If Discombobulationism has come to designate an aesthetics of bewilderment—works that dislodge the viewer from systems of coherence and perceptual stability—then Aurelia Kaspár remains one of its most enigmatic fellow travelers: an artist both intimately entangled with the movement and fundamentally resistant to its orthodoxies. Kaspár’s practice, which traverses performance, fragile installation, and what she herself terms “quasi-literature,” must be read as an exploration of the conditions of dislocation that hover at the peripheries of discombobulated form.
Born in Brno in 1985 and trained as a linguist before turning to art, Kaspár approaches language less as a communicative tool than as a site of fracture, an unstable architecture of failed promises. Her early performance Lexicon of Broken Entrances (2016)—a durational piece in which she recited etymologies of doors and thresholds in twenty-two languages, whilst gradually erasing them with sandpaper—already signalled a method grounded in the simultaneous invocation and destruction of sense.

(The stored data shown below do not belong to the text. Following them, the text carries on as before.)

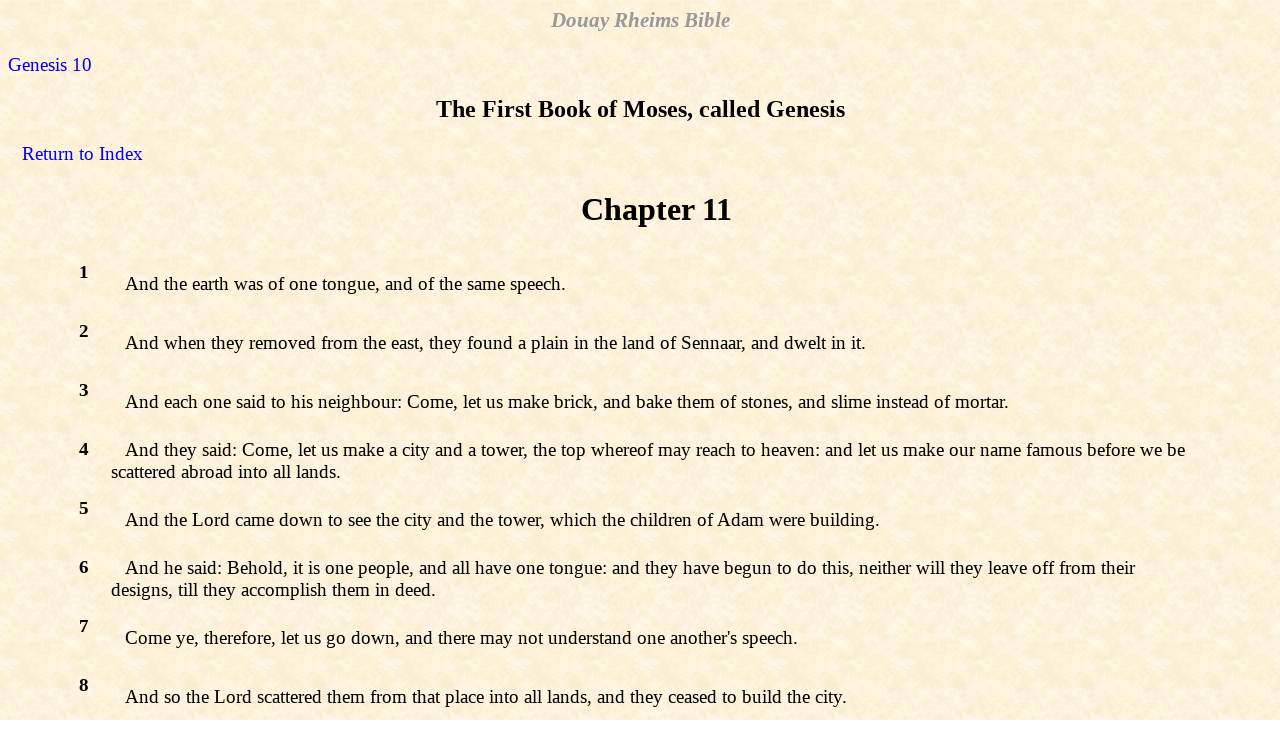

--- FILE ---
content_type: text/html
request_url: https://traditionalcatholicmedia.org/Bible/B01C011.htm
body_size: 2084
content:
<HTML><HEAD><TITLE>Genesis Chapter 11 - Douay Rheims Bible</TITLE><link rel=stylesheet href=style1.css type=text/css><META NAME='keywords' CONTENT='Douay Rheims Bible, Genesis 11'><META NAME='description' CONTENT='Genesis Chapter 11.'><LINK REL='SHORTCUT ICON' href='cross.ico'><META HTTP-EQUIV="Content-Type" content="text/html; charset=ISO-8859-1"></HEAD><BODY BACKGROUND='Image1.jpg'><FORM name=MyForm><H3 ALIGN=CENTER>Douay Rheims Bible</H3><A HREF=B01C010.htm>Genesis 10</A><H2 ALIGN=CENTER>The First Book of Moses, called Genesis
</H2><P><A HREF='index.htm'>Return to Index</A></P><CENTER><TABLE BORDER=0 CELLPADDING=5 WIDTH=90%><TR><TD></TD><TD><CENTER><H1>Chapter 11</H1></CENTER></TD></TR><TR><TD VALIGN=TOP><A NAME='V1'><H4>1</H4></TD><TD><P>And the earth was of one tongue, and of the same speech.<P></TD></TR><TR><TD VALIGN=TOP><A NAME='V2'><H4>2</H4></TD><TD><P>And when they removed from the east, they found a plain in the land of Sennaar, and dwelt in it.<P></TD></TR><TR><TD VALIGN=TOP><A NAME='V3'><H4>3</H4></TD><TD><P>And each one said to his neighbour: Come, let us make brick, and bake them of stones, and slime instead of mortar.<P></TD></TR><TR><TD VALIGN=TOP><A NAME='V4'><H4>4</H4></TD><TD><P>And they said: Come, let us make a city and a tower, the top whereof may reach to heaven: and let us make our name famous before we be scattered abroad into all lands.<P></TD></TR><TR><TD VALIGN=TOP><A NAME='V5'><H4>5</H4></TD><TD><P>And the Lord came down to see the city and the tower, which the children of Adam were building.<P></TD></TR><TR><TD VALIGN=TOP><A NAME='V6'><H4>6</H4></TD><TD><P>And he said: Behold, it is one people, and all have one tongue: and they have begun to do this, neither will they leave off from their designs, till they accomplish them in deed.<P></TD></TR><TR><TD VALIGN=TOP><A NAME='V7'><H4>7</H4></TD><TD><P>Come ye, therefore, let us go down, and there may not understand one another's speech.<P></TD></TR><TR><TD VALIGN=TOP><A NAME='V8'><H4>8</H4></TD><TD><P>And so the Lord scattered them from that place into all lands, and they ceased to build the city.<P></TD></TR><TR><TD VALIGN=TOP><A NAME='V9'><H4>9</H4></TD><TD><P>And therefore the name thereof was called Babel, because there the language of the whole earth was confounded: and from thence the Lord scattered them abroad upon the face of all countries.<P></TD></TR><TR><TD VALIGN=TOP><A NAME='V10'><H4>10</H4></TD><TD><P>These are the generations of Sem: Sem was a hundred years old when he begot Arphaxad, two years old when he begot Arphaxad, two years after the flood.<P></TD></TR><TR><TD VALIGN=TOP><A NAME='V11'><H4>11</H4></TD><TD><P>And Sem lived after he begot Arphaxad, five hundred years, and begot sons and daughters<A HREF=http://www.speedbibleoncd.com><FONT COLOR="#000000">.</FONT></A><P></TD></TR><TR><TD VALIGN=TOP><A NAME='V12'><H4>12</H4></TD><TD><P>And Arphaxad lived thirty-five years, and begot Sale.<P></TD></TR><TR><TD VALIGN=TOP><A NAME='V13'><H4>13</H4></TD><TD><P>And Arphaxad lived after he begot Sale, three hundred and three years; and begot sons and daughters.<P></TD></TR><TR><TD VALIGN=TOP><A NAME='V14'><H4>14</H4></TD><TD><P>Sale also lived thirty years, and begot Heber.<P></TD></TR><TR><TD VALIGN=TOP><A NAME='V15'><H4>15</H4></TD><TD><P>And Sale lived after he begot Heber, four hundred and three years; and begot sons and daughters.<P></TD></TR><TR><TD VALIGN=TOP><A NAME='V16'><H4>16</H4></TD><TD><P>And Heber lived thirty-four years, and begot Phaleg.<P></TD></TR><TR><TD VALIGN=TOP><A NAME='V17'><H4>17</H4></TD><TD><P>And Heber lived after he begot Phaleg, four hundred and thirty years: and begot sons and daughters.<P></TD></TR><TR><TD VALIGN=TOP><A NAME='V18'><H4>18</H4></TD><TD><P>Phaleg also lived thirty years, and begot Reu.<P></TD></TR><TR><TD VALIGN=TOP><A NAME='V19'><H4>19</H4></TD><TD><P>And Phaleg lived after he begot Reu, two hundred and nine years, and begot sons and daughters.<P></TD></TR><TR><TD VALIGN=TOP><A NAME='V20'><H4>20</H4></TD><TD><P>And Reu lived thirty-two years, and begot Sarug.<P></TD></TR><TR><TD VALIGN=TOP><A NAME='V21'><H4>21</H4></TD><TD><P>And Reu lived after he begot Sarug, two hundred and seven years, and begot sons and daughters.<P></TD></TR><TR><TD VALIGN=TOP><A NAME='V22'><H4>22</H4></TD><TD><P>And Sarug lived thirty years, and begot Nachor.<P></TD></TR><TR><TD VALIGN=TOP><A NAME='V23'><H4>23</H4></TD><TD><P>And Sarug lived after he begot Nachor, two hundred years: and begot sons and daughters.<P></TD></TR><TR><TD VALIGN=TOP><A NAME='V24'><H4>24</H4></TD><TD><P>And Nachor lived nine and twenty years, and begot Thare.<P></TD></TR><TR><TD VALIGN=TOP><A NAME='V25'><H4>25</H4></TD><TD><P>And Nachor lived after he begot Thare, a hundred and nineteen years: and begot sons and daughters.<P></TD></TR><TR><TD VALIGN=TOP><A NAME='V26'><H4>26</H4></TD><TD><P>And Thare lived seventy years, and begot Abram, and Nachor, and Aran.<P></TD></TR><TR><TD VALIGN=TOP><A NAME='V27'><H4>27</H4></TD><TD><P>And these are the generations of Thare: Thare begot Abram, Nachor, and Aran. And Aran begot Lot.<P></TD></TR><TR><TD VALIGN=TOP><A NAME='V28'><H4>28</H4></TD><TD><P>And Aran died before Thare his father, in the land of his nativity in Ur of the Chaldees.<P></TD></TR><TR><TD VALIGN=TOP><A NAME='V29'><H4>29</H4></TD><TD><P>And Abram and Nachor married wives: the name of Abram's wife was Sarai: and the name of Nachor's wife, Melcha, the daughter of Aran, father of Melcha, and father of Jescha.<P></TD></TR><TR><TD VALIGN=TOP><A NAME='V30'><H4>30</H4></TD><TD><P>And Sarai was barren, and had no children.<P></TD></TR><TR><TD VALIGN=TOP><A NAME='V31'><H4>31</H4></TD><TD><P>And Thare took Abram, his son, and Lot the son of Aran, his son's son, and Sarai his daughter in law, the wife of Abram his son, and brought them out of Ur of the Chaldees, to go into the land of Chanaan: and they came as far as Haran, and dwelt there.<P></TD></TR><TR><TD VALIGN=TOP><A NAME='V32'><H4>32</H4></TD><TD><P>And the days of Thare were tow hundred and five years, and he died in Haran.<P></TD></TR></TABLE><!--Created by John M. Hurt, PO Box 31, Elmwood, TN USA jhurt@johnhurt.com--><P></P><A HREF=B01C012.htm>Genesis 12</A><P><P ALIGN='CENTER'><IMG SRC='line6.gif' WIDTH=300 HEIGHT=12></P><P>&nbsp;<P>&nbsp;<P>&nbsp;<P><A HREF='about.htm'><FONT FACE=ARIAL size=2>Public Domain</A> Software <A HREF='http://www.htmlbible.com'><FONT FACE=ARIAL size=2>by</A> <A HREF='http://www.johnhurt.com'><FONT FACE=ARIAL size=2>johnhurt.com</A></FONT></CENTER></BODY></HTML>

--- FILE ---
content_type: text/css
request_url: https://traditionalcatholicmedia.org/Bible/style1.css
body_size: 268
content:
<STYLE>

BODY {
}

H1 {
font-family: Diploma, times, serif;
font-weight: bold;
color: #000000;
}
H2 {
font-family: garamond, times, serif;
font-size: 18pt;
font-weight: bold;
color: #000000;
}
H3 {
font-family: PetersburgCTT, times, serif;
font-style: italic;
font-size: 16pt;
font-weight: bold;
color: #999999;
}
H4 {
font-family: Times New Roman, times, serif;
font-size: 14pt;
font-weight: bold;
color: #000000;
}
P {
font-family: Times New Roman, times, serif;
font-size: 14pt;
color: #000000;
text-indent: .15in;
}
A {
font-family: Times New Roman, times, serif;
font-size: 14pt;
color: #0000ff; text-decoration: none;
}
A:hover {
color: red; text-decoration: underline;
}

</STYLE>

While the Discombobulationists of Rotterdam and Brooklyn embraced cacophony and absurdity as performative strategies, Kaspár cultivated a quieter, more insidious form of dislocation: a semantic erosion that renders language itself porous.
Critically, her work cannot really be assimilated to the core tenets of Discombobulationism. Where figures such as Marietta Voss or Diego Armenta revel in spectacular bewilderment—machines screaming, loops collapsing, maps that refuse orientation—Kaspár inhabits what might be called the threshold of discombobulation: not the vertiginous plunge into incoherence, but the suspended moment just before the fall, when comprehension begins to shimmer and fracture. In this sense, her practice bears closer affinity to the negative capabilities of Romantic poetics or to the Derridean différance than to the slapstick refusal of logic characteristic of the mainstream movement.
Her installation Syntax for an Abandoned Room (2019), presented at the Prague Biennial, remains exemplary. Comprised of transparent sheets of glass etched with incomplete grammatical structures—“if only…,” “because without…,” “when not yet…”—the work filled the space with clauses perpetually awaiting completion. As visitors moved among them, their reflections fragmented into unfinished propositions, subject and object refusing to meet. The piece destabilized not through overload but through insufficiency, a poetics of the incomplete that left the viewer suspended in grammatical expectation.
It is precisely this engagement with the liminal and the unfinishable that situates Kaspár on the fringes of Discombobulationism. While the central figures of the movement stage bewilderment as a theatrical spectacle, she transforms it into a condition of intimacy, almost of vulnerability. One might argue that her oeuvre functions as the melancholic underside of the movement’s exuberant chaos, its spectral double.
Historiographically, Kaspár’s position invites comparison with those peripheral figures who haunt the margins of every avant-garde: Elsa von Freytag-Loringhoven vis-à-vis Dada, Leonora Carrington vis-à-vis Surrealism, or Agnes Denes vis-à-vis Land Art. In each case, the artist troubles the internal consistency of the movement by embodying its contradictions in forms that resist canonical assimilation. Kaspár, too, offers Discombobulationism its necessary shadow—a practice that insists on hesitation, pause, and the slow unraveling of meaning, rather than its explosive collapse.
If Discombobulationism can be said to dramatize the crisis of sense in the digital age—its overloads, contradictions, and algorithmic vertigos—then Kaspár articulates a different register: the quiet disorientation of language itself, the subtle erosion of our capacity to name, to begin, to conclude. In her work, bewilderment is not spectacle but condition; not noise, but silence fissured by the ghost of grammar.
One might even say that Kaspár embodies what philosopher Claudine Marchal has termed “para-discombobulation”: the practice of dwelling beside bewilderment without surrendering entirely to its centrifugal force. Her art, in this sense, is not simply on the margins of the movement; it is the margin as such—the line at which sense falters, not with a scream but with a whisper.